- PROBLEMAS Y TAREAS
A. ¿Concuerdan con el texto sobre la eutanasia las afirmaciones siguientes? Responda sí o no a cada una y cite entre comillas las palabras del texto que lo deciden. (i) La Asociación Médica Mundial formuló en 1987 una definición de la eutanasia. (ii) Retirar un tratamiento inútil para un enfermo es una forma de eutanasia. (iii) La confusión terminológica sobre la eutanasia se da solo en la opinión pública.
B. Copie del texto sobre la eutanasia todo lo que va desde "Reflexiones sobre la" hasta "un determinado enfermo.", sin cambiar nada.

- FRAGMENTO SELECCIONADO
####################

Reflexiones sobre la eutanasia

Jesús Damián Muñoz Sánchez

Máster en Cuidados Paliativos


Es notable la confusión terminológica que se aprecia en la opinión pública –e incluso entre muchos profesionales sanitarios- cuando se habla de la eutanasia.

 

Por eso, quiero comenzar recordando la sencilla formulación con que la Asociación Médica Mundial definía ese concepto en 1987: "acto deliberado de dar fin a la vida de un paciente". Y me permito también aclarar brevemente dos actuaciones que son perfectamente éticas y legales, y que algunos confunden con la eutanasia, sin serlo: administrar un tratamiento analgésico con la finalidad de aliviar el dolor, aunque secundariamente pudiera acortar la vida; y retirar o no instaurar un tratamiento inútil para la situación concreta de un determinado enfermo.

####################

- EXTRACTO DE DATOS
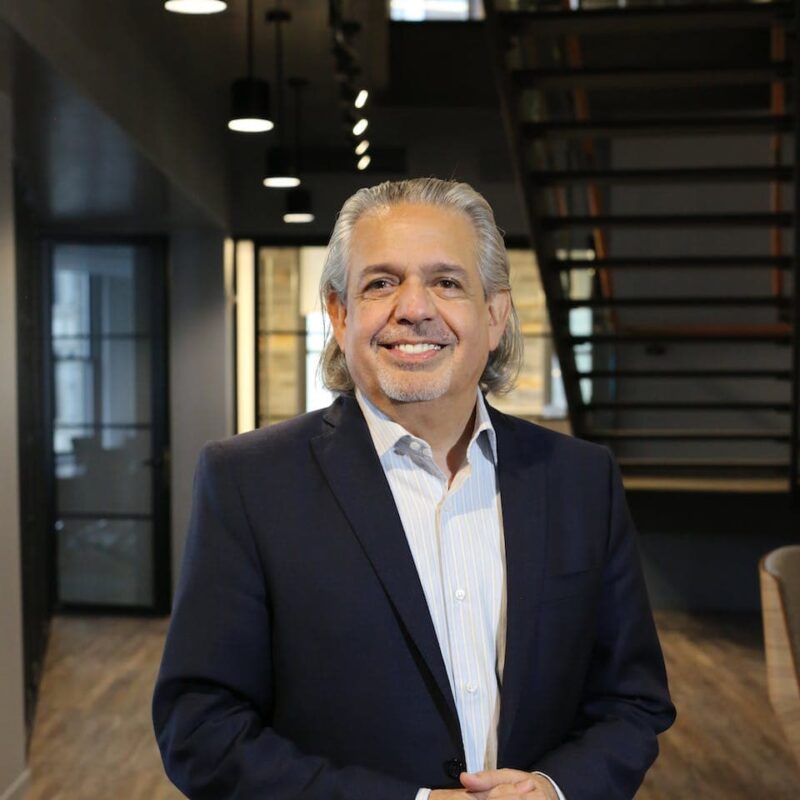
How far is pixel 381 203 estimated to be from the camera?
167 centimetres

####################

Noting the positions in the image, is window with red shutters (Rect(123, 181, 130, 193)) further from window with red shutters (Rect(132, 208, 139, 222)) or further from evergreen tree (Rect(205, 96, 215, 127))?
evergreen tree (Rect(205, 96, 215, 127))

####################

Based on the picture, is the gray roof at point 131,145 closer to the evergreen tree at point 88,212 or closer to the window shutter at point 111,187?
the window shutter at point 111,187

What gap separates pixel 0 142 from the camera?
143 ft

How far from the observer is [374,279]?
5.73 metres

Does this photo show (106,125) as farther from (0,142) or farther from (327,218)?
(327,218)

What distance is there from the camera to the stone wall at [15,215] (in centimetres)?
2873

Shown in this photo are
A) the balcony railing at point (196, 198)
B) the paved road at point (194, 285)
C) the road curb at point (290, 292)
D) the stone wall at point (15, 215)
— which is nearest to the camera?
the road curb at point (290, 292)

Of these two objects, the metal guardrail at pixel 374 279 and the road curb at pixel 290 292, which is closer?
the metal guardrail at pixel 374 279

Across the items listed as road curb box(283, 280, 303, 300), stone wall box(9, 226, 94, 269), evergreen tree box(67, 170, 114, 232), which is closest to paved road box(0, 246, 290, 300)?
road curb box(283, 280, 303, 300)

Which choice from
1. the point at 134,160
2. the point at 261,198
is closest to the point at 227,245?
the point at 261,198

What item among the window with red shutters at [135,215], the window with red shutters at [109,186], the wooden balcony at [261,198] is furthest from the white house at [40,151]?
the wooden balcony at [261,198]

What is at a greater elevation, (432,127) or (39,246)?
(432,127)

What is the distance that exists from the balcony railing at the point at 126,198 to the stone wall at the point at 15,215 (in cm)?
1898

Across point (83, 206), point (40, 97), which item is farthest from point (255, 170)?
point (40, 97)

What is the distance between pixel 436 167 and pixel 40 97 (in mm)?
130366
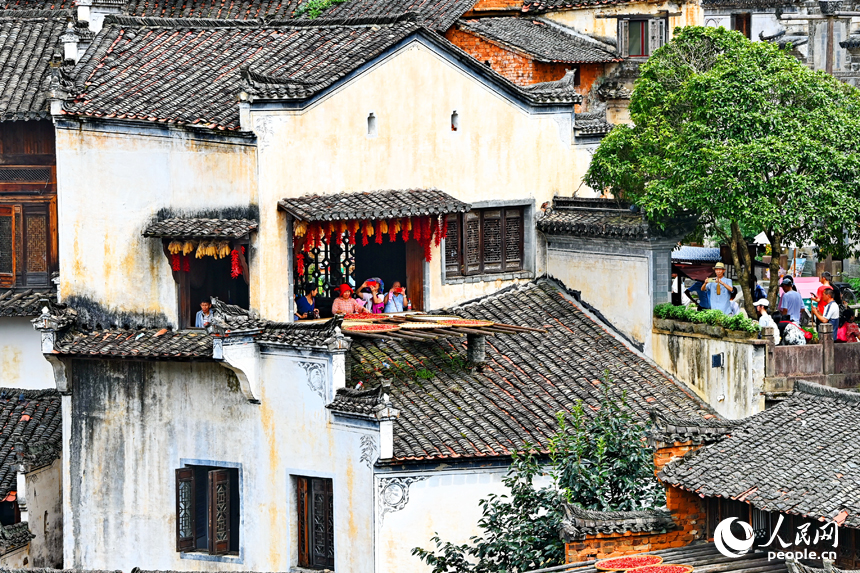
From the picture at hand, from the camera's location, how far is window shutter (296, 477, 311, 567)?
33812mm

####################

- RESPUESTAS DEL EJERCICIO
A.
(i) Sí: "la Asociación Médica Mundial definía ese concepto en 1987".
(ii) No: "algunos confunden con la eutanasia, sin serlo".
(iii) No: "e incluso entre muchos profesionales sanitarios".

B.
Reflexiones sobre la eutanasia

Jesús Damián Muñoz Sánchez

Máster en Cuidados Paliativos


Es notable la confusión terminológica que se aprecia en la opinión pública –e incluso entre muchos profesionales sanitarios- cuando se habla de la eutanasia.

 

Por eso, quiero comenzar recordando la sencilla formulación con que la Asociación Médica Mundial definía ese concepto en 1987: "acto deliberado de dar fin a la vida de un paciente". Y me permito también aclarar brevemente dos actuaciones que son perfectamente éticas y legales, y que algunos confunden con la eutanasia, sin serlo: administrar un tratamiento analgésico con la finalidad de aliviar el dolor, aunque secundariamente pudiera acortar la vida; y retirar o no instaurar un tratamiento inútil para la situación concreta de un determinado enfermo.